» **Provided data**

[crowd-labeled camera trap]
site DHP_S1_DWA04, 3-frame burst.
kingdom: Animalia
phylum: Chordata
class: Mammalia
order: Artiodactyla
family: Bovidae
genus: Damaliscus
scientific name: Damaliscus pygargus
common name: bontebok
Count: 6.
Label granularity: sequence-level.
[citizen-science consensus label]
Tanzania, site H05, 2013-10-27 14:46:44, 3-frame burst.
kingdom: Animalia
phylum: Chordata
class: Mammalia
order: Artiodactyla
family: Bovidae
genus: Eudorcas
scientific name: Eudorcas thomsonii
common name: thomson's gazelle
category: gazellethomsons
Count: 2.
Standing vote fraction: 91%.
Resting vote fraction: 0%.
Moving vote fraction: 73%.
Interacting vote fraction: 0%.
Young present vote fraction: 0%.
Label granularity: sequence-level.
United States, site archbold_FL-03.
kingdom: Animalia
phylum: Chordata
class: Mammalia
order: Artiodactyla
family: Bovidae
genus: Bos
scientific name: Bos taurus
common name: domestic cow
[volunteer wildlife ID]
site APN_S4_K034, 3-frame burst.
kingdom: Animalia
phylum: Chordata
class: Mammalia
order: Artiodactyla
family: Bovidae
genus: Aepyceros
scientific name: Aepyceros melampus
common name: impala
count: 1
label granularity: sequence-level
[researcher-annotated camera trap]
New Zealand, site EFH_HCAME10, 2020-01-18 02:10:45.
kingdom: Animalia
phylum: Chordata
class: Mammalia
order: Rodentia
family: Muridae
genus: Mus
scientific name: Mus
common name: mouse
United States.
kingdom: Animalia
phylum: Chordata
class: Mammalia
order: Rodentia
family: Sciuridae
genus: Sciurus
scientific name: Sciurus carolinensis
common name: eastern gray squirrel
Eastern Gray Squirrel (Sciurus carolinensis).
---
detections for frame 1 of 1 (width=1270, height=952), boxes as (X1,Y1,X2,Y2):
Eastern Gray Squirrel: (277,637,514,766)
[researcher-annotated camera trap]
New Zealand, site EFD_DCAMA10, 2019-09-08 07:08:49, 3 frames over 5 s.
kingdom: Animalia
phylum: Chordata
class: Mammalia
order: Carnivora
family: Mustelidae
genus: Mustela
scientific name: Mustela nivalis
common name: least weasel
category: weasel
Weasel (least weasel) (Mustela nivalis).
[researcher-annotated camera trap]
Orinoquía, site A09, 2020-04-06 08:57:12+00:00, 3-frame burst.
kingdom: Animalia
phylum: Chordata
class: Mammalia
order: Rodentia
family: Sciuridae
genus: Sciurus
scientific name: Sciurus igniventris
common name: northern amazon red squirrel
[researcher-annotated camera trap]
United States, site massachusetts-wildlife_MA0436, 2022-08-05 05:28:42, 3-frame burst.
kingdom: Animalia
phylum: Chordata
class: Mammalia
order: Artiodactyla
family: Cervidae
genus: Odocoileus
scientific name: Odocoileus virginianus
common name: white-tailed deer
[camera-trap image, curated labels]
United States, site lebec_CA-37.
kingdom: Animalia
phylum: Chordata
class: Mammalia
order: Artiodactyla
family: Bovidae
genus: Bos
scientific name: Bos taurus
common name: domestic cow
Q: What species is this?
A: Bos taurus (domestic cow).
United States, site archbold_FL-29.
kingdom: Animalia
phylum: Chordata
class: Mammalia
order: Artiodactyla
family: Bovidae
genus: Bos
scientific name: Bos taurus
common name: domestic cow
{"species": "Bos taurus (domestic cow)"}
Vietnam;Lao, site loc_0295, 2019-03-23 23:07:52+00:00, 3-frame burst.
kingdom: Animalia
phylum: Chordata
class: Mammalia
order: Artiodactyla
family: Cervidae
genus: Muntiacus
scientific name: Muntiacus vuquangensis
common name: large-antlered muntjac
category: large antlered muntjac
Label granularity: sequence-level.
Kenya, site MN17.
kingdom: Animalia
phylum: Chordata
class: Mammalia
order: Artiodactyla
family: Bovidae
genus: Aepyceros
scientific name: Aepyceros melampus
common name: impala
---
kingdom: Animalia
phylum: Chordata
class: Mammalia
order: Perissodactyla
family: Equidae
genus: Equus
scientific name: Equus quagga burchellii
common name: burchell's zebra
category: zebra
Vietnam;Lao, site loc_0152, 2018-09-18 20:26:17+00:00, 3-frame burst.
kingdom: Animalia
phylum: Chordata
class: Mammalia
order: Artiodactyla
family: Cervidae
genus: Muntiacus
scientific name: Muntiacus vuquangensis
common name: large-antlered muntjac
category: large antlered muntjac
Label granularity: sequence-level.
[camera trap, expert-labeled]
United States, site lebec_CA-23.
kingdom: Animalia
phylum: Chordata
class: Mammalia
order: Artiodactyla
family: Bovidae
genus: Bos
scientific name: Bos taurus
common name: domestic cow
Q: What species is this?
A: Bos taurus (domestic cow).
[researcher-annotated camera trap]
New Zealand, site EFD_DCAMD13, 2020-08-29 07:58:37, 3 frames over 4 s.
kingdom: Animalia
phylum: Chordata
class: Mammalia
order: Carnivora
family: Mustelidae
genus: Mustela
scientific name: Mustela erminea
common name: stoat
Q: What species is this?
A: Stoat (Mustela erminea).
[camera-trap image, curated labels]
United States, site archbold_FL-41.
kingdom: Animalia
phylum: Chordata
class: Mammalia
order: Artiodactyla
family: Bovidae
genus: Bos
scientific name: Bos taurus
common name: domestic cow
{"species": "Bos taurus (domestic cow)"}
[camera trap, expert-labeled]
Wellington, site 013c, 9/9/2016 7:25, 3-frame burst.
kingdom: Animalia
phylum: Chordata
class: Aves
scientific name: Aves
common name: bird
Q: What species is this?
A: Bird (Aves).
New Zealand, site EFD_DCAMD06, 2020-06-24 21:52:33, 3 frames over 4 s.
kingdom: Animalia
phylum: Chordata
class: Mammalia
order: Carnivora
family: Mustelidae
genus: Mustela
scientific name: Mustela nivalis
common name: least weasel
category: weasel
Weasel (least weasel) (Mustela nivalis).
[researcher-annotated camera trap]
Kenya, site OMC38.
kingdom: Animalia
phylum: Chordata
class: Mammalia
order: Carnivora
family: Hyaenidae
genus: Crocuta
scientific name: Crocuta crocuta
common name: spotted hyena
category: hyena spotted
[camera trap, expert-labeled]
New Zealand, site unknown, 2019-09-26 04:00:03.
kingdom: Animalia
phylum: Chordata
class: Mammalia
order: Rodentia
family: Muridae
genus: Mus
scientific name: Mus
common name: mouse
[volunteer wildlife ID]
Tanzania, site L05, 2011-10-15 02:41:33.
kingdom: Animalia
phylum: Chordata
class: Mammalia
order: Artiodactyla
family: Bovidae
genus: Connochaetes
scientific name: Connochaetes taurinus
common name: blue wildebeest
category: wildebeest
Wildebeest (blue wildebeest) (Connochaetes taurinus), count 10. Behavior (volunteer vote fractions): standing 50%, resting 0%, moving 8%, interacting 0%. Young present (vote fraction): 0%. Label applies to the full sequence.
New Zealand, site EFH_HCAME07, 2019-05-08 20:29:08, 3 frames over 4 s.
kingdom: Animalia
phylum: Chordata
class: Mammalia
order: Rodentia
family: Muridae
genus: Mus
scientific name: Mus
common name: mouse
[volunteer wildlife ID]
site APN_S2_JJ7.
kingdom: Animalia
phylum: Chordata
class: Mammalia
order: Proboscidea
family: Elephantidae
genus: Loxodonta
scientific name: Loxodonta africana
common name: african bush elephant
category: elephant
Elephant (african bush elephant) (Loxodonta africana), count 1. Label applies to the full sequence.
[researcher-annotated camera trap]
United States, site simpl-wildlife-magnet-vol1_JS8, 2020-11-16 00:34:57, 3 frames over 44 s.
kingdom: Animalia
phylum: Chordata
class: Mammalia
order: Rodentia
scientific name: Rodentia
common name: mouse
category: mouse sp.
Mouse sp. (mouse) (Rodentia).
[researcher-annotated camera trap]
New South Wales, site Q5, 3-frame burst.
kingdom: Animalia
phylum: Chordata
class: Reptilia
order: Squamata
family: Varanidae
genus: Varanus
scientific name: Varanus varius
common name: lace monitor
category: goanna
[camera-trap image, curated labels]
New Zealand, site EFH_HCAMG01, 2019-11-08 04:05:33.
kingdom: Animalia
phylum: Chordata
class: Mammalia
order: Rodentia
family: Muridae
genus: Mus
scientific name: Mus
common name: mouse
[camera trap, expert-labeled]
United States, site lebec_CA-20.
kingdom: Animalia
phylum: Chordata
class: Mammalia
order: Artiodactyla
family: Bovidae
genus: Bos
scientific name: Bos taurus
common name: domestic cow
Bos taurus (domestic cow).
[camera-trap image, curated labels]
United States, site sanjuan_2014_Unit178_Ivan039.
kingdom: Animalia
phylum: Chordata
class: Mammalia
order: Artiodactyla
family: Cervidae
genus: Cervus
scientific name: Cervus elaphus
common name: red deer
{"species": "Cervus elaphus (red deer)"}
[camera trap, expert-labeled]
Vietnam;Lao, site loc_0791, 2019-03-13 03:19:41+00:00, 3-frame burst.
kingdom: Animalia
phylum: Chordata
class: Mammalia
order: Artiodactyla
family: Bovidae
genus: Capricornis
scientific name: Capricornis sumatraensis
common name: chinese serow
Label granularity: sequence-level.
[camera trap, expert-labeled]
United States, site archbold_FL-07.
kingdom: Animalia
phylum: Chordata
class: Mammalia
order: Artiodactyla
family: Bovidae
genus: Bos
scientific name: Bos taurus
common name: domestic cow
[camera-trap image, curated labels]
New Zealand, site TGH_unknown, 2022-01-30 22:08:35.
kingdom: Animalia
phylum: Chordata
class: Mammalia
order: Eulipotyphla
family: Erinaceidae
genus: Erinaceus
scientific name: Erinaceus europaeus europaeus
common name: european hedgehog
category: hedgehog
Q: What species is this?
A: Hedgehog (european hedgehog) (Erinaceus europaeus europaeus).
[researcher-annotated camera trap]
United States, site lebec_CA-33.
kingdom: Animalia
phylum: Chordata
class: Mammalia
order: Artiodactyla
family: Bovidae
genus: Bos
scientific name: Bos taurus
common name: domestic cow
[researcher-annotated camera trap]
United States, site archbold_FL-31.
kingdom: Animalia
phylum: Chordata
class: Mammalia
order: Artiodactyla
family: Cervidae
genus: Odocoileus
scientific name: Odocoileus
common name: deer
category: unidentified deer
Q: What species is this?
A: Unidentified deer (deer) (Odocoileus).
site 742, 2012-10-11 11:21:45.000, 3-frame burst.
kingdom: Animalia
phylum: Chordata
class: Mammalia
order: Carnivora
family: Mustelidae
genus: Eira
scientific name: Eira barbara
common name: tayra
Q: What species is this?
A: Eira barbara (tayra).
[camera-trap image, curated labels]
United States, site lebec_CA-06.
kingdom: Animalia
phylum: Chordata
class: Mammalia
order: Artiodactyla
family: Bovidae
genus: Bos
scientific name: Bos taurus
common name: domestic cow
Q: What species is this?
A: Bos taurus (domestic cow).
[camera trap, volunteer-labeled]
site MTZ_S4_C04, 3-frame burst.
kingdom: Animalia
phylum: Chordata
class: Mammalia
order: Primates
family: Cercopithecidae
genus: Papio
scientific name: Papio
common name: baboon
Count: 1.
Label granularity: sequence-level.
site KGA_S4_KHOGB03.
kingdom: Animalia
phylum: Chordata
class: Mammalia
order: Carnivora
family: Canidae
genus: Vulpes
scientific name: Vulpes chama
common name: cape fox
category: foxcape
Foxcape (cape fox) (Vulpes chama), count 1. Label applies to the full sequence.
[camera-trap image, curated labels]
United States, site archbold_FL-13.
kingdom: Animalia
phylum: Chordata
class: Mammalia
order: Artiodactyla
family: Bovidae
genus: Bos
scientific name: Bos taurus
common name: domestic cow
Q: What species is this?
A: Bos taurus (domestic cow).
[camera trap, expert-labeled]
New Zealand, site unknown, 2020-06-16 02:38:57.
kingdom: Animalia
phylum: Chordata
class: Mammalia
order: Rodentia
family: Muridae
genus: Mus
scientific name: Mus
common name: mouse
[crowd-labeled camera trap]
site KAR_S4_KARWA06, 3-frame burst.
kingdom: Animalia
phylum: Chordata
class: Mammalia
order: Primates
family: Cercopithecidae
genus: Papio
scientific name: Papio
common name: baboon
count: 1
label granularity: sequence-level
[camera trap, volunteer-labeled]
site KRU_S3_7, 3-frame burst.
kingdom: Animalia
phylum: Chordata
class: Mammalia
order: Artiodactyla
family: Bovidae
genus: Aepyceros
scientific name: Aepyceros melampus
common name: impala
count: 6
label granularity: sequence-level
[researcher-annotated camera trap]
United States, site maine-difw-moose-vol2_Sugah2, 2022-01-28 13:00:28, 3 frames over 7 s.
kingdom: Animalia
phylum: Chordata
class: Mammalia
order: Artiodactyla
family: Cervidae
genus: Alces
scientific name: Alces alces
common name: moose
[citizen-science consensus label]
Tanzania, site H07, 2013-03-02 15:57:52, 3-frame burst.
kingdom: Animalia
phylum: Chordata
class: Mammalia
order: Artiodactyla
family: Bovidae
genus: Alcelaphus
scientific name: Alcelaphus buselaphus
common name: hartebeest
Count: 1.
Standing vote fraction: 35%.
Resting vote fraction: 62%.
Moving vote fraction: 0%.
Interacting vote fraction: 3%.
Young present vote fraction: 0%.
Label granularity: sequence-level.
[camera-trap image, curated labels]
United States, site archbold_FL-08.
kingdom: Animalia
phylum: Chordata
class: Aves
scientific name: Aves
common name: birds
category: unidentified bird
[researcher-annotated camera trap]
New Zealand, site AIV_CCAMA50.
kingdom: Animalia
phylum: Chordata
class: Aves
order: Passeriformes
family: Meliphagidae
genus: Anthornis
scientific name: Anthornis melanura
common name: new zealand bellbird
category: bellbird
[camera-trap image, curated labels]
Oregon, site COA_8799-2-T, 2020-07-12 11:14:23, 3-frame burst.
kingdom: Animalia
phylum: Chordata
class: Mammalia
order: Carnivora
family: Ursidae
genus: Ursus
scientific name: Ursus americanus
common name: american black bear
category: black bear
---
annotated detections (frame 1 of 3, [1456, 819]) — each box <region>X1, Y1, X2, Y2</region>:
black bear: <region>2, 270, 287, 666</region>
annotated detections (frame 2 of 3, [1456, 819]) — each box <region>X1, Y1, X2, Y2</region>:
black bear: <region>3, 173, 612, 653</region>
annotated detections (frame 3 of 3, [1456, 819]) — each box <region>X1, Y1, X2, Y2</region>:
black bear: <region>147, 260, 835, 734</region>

» **Exercise prompt**
Produce only the lines from the line containing "category: goanna" through the line containing "common name: red deer", inclusive of both, exactly as they stand in the entries above.

» **Output for this exercise**
category: goanna
[camera-trap image, curated labels]
New Zealand, site EFH_HCAMG01, 2019-11-08 04:05:33.
kingdom: Animalia
phylum: Chordata
class: Mammalia
order: Rodentia
family: Muridae
genus: Mus
scientific name: Mus
common name: mouse
[camera trap, expert-labeled]
United States, site lebec_CA-20.
kingdom: Animalia
phylum: Chordata
class: Mammalia
order: Artiodactyla
family: Bovidae
genus: Bos
scientific name: Bos taurus
common name: domestic cow
Bos taurus (domestic cow).
[camera-trap image, curated labels]
United States, site sanjuan_2014_Unit178_Ivan039.
kingdom: Animalia
phylum: Chordata
class: Mammalia
order: Artiodactyla
family: Cervidae
genus: Cervus
scientific name: Cervus elaphus
common name: red deer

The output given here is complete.